Why no one should dismiss the pro-life position as “just religious”

Some people may dismiss pro-life arguments on the ground that they are “religious.”  Scott Klusendorf gives seven reasons why that response is not acceptable:

1) “A non-believer can recognize that human embryos have value in virtue of the kind of thing they are rather than some function they perform” (57).

2) “Second, just because the pro-life view is consistent with a particular religious viewpoint does not mean it can only be defended with arguments exclusive to that viewpoint” (57).  Consider the toddler. . .

3) “Third, the claim that an embryo has value is no more religious than saying an infant or toddler does. . . Indeed, can a thoroughly materialistic (secular) worldview tell us why anything has value or a right to life?” (58).

4) “Fourth, even if we assume the pro-life view is essentially religious why should anyone suppose that religious truth claims don’t count as real knowledge?” (58).

5)  “Fifth, not all faith is bind.  Christianity, for example, teaches trust (knowledge) based on evidence” (59).

6) “Sixth, the “imposing religion” objection is not really an argument, but a ramrod used to silence opposition to abortion” (59).

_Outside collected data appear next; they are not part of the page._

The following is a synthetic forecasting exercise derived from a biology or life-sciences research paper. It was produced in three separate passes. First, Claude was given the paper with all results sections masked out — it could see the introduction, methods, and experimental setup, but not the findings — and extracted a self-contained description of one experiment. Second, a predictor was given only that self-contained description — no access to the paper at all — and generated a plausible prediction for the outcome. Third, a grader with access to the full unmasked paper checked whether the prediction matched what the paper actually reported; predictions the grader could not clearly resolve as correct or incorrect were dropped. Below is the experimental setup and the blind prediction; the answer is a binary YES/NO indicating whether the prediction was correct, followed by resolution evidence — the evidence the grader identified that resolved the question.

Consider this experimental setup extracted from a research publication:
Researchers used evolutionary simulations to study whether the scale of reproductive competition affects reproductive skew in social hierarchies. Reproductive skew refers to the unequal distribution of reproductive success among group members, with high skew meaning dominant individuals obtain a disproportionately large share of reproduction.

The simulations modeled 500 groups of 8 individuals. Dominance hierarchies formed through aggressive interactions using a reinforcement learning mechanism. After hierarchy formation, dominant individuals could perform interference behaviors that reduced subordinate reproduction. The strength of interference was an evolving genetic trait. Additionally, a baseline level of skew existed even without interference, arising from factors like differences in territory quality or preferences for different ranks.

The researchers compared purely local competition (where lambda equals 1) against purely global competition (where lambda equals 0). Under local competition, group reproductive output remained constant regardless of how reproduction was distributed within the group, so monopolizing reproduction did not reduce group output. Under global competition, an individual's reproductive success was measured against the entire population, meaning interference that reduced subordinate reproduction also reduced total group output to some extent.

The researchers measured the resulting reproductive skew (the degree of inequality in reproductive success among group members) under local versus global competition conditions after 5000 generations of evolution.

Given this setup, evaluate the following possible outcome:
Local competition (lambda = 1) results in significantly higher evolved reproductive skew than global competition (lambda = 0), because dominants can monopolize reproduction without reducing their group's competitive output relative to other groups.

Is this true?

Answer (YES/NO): YES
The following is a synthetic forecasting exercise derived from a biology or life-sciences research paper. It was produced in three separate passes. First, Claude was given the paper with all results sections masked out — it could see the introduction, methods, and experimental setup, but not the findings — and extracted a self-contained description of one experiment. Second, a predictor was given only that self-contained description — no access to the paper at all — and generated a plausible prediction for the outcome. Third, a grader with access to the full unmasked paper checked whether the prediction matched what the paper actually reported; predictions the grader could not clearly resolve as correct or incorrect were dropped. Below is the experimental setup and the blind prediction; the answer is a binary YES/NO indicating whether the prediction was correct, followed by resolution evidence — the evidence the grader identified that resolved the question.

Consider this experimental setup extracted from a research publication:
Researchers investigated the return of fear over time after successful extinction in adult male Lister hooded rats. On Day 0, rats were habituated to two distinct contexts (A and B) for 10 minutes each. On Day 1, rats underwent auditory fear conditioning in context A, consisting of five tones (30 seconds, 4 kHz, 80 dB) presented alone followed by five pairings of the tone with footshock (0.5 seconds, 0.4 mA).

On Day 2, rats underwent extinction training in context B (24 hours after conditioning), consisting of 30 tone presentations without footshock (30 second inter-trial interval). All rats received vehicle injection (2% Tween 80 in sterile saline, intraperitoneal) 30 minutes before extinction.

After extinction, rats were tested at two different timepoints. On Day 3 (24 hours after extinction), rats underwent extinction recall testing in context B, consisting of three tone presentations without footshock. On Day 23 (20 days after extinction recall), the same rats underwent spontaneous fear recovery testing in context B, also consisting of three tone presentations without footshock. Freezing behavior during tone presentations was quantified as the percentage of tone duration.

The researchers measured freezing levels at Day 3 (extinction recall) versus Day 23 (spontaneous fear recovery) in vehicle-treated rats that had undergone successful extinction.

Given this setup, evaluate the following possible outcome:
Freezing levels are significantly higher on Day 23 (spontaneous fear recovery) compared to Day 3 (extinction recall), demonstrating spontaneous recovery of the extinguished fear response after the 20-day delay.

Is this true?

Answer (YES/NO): YES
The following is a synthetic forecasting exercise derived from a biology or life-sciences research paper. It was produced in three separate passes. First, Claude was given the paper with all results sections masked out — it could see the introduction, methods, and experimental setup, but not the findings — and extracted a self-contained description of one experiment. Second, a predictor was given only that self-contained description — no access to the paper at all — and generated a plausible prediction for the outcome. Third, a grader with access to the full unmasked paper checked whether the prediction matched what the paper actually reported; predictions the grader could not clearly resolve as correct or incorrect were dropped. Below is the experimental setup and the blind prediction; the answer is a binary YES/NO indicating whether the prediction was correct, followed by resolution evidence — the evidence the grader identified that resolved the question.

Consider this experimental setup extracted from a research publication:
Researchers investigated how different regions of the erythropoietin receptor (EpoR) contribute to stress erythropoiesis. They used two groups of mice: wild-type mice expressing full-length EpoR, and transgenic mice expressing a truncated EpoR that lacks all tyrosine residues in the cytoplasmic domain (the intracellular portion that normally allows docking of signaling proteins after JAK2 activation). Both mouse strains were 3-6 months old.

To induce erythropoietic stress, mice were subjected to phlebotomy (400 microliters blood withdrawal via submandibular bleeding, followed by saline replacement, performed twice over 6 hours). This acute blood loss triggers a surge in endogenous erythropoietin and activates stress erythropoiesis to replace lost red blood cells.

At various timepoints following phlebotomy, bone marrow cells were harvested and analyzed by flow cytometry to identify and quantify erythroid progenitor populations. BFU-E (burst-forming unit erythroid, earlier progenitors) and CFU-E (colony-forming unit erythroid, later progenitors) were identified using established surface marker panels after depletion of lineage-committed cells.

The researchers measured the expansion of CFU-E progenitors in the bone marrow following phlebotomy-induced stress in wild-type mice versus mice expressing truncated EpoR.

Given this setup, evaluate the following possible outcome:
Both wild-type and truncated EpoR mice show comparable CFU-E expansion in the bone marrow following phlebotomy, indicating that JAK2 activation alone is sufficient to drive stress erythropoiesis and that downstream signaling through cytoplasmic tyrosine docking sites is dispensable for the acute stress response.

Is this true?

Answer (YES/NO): NO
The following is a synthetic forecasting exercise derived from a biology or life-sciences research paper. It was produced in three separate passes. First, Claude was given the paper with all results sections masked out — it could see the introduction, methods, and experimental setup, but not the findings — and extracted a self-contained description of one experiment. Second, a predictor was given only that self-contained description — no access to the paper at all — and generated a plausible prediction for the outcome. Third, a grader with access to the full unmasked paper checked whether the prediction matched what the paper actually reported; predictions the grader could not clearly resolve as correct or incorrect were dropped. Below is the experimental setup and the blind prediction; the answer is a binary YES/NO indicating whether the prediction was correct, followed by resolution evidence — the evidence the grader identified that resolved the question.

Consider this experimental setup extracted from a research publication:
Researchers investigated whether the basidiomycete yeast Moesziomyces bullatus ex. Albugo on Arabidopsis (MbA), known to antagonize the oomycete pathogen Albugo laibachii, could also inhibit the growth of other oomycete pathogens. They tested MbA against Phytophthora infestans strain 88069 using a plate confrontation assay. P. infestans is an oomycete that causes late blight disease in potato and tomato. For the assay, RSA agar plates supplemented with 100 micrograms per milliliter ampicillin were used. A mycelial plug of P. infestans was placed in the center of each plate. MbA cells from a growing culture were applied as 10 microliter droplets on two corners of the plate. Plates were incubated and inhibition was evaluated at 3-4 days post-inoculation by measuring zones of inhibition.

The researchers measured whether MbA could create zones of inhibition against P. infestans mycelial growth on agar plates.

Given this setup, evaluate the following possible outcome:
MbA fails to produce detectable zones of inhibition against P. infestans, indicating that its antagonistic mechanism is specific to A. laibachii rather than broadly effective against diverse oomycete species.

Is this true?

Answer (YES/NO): YES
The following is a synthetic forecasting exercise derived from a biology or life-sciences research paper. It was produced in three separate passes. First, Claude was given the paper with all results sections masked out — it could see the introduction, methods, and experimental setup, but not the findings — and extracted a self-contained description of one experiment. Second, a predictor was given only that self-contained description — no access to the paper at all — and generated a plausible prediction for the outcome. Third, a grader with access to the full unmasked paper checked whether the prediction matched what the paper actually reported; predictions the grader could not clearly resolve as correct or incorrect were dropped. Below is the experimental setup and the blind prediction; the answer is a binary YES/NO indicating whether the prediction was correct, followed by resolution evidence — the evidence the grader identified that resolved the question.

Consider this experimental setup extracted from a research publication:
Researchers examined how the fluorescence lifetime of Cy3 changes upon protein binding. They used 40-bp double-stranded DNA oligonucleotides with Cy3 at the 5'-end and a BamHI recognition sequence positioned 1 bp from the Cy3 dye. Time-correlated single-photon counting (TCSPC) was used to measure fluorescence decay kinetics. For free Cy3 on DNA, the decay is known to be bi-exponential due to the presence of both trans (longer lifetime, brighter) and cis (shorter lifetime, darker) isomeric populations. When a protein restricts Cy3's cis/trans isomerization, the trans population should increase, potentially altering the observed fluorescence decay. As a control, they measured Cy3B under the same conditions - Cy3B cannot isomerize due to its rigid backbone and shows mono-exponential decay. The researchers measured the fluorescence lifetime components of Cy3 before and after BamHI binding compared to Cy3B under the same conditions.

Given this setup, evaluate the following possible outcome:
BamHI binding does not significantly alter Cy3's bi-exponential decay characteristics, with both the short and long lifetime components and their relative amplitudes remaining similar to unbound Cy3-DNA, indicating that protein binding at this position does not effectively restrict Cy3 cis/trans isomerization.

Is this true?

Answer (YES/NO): NO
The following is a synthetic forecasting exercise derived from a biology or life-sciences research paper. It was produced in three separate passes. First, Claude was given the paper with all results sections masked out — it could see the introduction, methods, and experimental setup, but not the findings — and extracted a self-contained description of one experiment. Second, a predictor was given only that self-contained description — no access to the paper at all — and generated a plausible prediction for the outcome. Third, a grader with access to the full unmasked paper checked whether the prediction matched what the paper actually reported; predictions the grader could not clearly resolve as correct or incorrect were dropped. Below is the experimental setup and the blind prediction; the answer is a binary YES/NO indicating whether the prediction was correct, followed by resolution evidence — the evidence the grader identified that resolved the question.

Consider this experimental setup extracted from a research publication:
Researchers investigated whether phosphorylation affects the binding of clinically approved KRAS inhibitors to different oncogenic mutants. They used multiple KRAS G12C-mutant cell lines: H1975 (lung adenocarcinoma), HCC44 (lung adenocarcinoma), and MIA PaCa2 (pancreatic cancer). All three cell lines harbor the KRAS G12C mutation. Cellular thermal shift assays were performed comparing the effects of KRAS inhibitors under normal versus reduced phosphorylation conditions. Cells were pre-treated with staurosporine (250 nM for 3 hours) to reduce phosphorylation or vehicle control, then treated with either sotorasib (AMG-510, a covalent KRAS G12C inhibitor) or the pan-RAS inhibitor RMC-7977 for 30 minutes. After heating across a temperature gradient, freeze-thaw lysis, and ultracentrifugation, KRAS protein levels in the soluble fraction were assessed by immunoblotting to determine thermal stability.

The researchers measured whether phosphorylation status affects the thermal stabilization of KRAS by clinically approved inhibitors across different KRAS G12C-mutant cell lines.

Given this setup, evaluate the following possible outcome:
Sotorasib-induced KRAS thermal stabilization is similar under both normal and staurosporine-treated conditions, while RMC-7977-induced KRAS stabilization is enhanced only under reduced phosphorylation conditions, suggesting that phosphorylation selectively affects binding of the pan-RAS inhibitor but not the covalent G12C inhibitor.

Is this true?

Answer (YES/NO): NO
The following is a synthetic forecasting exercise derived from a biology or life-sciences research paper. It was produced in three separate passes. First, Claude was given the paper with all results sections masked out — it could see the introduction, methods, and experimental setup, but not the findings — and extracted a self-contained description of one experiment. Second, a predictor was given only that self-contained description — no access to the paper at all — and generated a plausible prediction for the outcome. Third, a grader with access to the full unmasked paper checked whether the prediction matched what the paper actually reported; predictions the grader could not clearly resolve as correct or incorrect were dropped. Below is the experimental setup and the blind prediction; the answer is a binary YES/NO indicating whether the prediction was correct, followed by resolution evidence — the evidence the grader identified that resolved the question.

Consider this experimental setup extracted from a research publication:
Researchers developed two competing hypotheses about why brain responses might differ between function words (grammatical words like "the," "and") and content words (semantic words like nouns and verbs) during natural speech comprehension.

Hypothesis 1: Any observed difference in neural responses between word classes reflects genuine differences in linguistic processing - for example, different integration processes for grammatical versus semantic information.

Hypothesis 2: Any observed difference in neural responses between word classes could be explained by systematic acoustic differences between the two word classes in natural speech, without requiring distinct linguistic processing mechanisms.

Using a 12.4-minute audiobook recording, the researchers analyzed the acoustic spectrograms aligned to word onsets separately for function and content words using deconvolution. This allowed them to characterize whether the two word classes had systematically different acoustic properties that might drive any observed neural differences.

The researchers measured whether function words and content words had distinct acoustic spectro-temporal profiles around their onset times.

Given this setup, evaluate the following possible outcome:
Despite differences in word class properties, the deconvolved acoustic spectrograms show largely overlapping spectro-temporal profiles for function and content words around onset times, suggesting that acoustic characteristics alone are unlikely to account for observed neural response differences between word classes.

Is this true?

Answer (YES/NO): NO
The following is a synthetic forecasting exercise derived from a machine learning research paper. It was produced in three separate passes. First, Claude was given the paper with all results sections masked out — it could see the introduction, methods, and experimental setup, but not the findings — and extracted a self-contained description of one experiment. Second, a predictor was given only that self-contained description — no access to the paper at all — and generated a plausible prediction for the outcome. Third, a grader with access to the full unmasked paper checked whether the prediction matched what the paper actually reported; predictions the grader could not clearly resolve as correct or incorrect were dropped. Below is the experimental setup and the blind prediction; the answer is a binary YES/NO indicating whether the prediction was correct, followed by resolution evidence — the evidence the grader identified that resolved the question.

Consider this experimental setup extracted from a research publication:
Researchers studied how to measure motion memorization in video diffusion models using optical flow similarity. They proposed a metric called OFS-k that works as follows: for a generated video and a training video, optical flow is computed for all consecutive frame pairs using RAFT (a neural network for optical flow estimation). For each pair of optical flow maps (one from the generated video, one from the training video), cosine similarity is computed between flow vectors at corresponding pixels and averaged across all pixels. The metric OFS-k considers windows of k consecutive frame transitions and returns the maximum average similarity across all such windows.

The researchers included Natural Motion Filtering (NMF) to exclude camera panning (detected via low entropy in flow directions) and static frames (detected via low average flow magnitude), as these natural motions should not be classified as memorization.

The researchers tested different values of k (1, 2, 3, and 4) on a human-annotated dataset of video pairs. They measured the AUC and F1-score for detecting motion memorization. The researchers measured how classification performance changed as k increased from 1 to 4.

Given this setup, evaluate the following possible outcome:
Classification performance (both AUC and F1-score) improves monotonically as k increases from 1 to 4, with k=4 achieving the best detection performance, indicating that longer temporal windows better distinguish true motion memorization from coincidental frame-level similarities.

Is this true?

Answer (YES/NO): NO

7) “Finally, I could turn the tables on my secular critic and say, ‘Show me an argument for abortion rights that doesn’t assume some transcendent ground point.’  Here’s the problem for the strict secularist: where does the right to an abortion come from? . . . Most abortion-choice advocates think the right to abortion is fundamental. . .  Yet how can fundamental rights of any kind exist without a transcendent source of authority that grants them?” (60).